Le traité constitutionnel qui nous est proposé, en gravant dans le marbre les politiques néolibérales, approfondit l’Europe espace de libre-échange. Cette caractéristique avait déjà été accentuée par un élargissement à 25 pays, réalisé sans approfondissement politique préalable et sans politique suffisante d’accompagnement économique et d’harmonisation sociale et fiscale, nécessaires pour réduire les inégalités de développement et combattre les tentations de dumping social. Cette Europe espace de libre-échange a les faveurs du capital, à qui elle donne de nouveaux moyens d’exploitation et de profit. Elle a les faveurs de l’impérialisme américain, à qui elle préserve les moyens de sa domination unipolaire du monde.

Cette « constitution » tourne le dos à la construction d’une Europe politique, économique et sociale. Car on ne peut pas construire une Europe politique, contrepoids efficace face à l’impérialisme américain, outil indispensable pour retrouver une capacité d’intervention publique face aux multinationales, instrument nécessaire pour construire un monde multipolaire, en s’enfermant dans une constitution libérale pour société de marché. Cette « constitution » entraîne vers toujours plus de concurrence entre les peuples au détriment de l’émergence d’une conscience collective européenne. Ce faisant, elle entrave la construction d’une Europe politique, capable de peser sur la marche du monde, qui ne saurait s’affirmer sans une politique économique commune, une cohésion sociale forte, une adhésion des peuples à un projet commun.

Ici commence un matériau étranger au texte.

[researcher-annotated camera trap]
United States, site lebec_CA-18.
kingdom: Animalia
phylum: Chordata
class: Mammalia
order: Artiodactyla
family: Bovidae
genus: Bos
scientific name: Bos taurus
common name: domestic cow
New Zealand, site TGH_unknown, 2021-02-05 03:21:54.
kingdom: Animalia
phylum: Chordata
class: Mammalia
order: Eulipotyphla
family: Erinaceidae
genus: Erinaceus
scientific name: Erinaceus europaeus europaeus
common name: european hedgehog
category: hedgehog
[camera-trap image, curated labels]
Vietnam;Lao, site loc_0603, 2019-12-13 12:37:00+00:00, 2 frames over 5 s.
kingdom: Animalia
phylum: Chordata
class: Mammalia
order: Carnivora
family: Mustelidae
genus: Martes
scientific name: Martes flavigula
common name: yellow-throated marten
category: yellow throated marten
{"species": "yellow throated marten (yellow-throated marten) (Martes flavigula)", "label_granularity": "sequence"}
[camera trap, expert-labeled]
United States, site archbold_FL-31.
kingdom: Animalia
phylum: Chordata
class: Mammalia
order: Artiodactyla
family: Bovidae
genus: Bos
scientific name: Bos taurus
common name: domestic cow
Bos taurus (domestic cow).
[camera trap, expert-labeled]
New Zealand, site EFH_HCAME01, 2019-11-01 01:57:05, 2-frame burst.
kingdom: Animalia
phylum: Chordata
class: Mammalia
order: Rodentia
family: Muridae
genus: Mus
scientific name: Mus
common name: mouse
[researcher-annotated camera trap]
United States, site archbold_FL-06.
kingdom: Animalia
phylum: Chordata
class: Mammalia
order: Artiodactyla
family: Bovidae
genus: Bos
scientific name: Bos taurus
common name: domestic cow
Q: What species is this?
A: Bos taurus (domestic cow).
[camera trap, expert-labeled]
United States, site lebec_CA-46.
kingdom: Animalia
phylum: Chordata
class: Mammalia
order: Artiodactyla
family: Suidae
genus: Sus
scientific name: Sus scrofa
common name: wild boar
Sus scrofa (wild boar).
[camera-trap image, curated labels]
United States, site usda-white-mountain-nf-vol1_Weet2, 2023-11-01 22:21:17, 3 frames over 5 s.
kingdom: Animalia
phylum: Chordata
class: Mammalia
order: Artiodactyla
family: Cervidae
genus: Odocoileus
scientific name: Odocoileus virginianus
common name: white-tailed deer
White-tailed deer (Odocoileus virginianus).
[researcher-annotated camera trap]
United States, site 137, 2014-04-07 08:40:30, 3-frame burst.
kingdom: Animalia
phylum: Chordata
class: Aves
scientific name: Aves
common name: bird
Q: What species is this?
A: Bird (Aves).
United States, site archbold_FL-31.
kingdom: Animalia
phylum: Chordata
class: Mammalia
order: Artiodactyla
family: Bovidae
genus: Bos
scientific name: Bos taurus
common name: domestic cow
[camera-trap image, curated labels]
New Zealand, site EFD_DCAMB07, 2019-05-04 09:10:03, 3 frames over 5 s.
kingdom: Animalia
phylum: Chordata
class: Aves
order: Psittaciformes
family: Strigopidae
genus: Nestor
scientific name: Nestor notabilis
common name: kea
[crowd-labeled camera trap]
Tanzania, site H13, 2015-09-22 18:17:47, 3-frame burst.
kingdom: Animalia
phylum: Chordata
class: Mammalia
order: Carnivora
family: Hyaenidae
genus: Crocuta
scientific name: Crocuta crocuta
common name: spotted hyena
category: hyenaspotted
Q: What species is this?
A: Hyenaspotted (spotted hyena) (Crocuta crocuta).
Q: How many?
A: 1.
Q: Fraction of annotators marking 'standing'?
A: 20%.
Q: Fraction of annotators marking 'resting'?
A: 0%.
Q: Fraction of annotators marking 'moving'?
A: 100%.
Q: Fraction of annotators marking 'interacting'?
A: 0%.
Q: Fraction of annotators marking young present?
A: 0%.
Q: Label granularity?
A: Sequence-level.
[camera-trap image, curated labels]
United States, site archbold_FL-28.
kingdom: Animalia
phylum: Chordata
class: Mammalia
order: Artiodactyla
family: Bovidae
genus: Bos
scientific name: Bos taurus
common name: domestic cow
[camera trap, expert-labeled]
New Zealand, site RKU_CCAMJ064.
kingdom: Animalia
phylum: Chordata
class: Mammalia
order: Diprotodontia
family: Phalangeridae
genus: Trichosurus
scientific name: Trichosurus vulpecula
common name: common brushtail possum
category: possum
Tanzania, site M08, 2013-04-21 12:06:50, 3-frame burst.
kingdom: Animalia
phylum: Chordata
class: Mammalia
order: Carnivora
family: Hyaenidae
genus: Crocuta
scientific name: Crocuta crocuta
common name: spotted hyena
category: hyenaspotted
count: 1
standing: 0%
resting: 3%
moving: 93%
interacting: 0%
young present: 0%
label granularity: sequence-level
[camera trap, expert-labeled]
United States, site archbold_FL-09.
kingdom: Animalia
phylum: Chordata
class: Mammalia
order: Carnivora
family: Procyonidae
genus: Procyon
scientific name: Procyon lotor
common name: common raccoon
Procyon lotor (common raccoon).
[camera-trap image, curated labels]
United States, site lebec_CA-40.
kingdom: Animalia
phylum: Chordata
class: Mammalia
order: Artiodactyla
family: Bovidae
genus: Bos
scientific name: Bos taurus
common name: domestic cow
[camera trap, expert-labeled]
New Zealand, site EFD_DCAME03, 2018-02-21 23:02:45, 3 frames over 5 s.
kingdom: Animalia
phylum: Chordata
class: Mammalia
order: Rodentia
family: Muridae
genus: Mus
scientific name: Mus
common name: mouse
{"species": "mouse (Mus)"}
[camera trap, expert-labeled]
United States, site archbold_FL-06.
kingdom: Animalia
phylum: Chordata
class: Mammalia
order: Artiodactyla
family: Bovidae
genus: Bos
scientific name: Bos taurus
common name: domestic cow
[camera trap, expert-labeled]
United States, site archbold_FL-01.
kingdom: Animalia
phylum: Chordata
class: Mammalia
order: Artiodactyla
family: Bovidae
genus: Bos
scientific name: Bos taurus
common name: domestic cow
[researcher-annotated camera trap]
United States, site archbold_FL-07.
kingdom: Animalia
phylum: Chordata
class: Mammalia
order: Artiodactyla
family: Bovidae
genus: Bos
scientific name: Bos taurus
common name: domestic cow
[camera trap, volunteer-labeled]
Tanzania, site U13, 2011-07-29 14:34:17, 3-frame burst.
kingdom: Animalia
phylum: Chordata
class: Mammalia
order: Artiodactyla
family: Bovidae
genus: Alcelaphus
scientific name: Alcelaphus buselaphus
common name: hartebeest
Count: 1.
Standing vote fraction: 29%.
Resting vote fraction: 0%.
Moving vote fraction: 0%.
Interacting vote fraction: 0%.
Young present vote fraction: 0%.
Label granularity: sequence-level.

Cette bataille s’inscrit dans le combat contre la révolution conservatrice en cours, pendant sociétal de la contre-révolution libérale sur les terrains économiques et sociaux, qui prétend redessiner l’ordre capitaliste du monde en faisant table rase de plus de deux siècles de conquêtes démocratiques et sociales. Elle suppose aussi de tracer une alternative à gauche aux politiques du fatalisme et du renoncement, qui n’ont plus d’autre « ambition » que d’accompagner de charité sociale la brutalité des politiques libérales. Dans la perspective des prochaines échéances électorales de 2007-2008, la campagne, les débats, les initiatives, les collectifs unitaires, les rassemblements pour le « non » à la « constitution » européenne peuvent aussi être fondateurs de volontés de rupture avec les politiques libérales pour une autre ambition à gauche.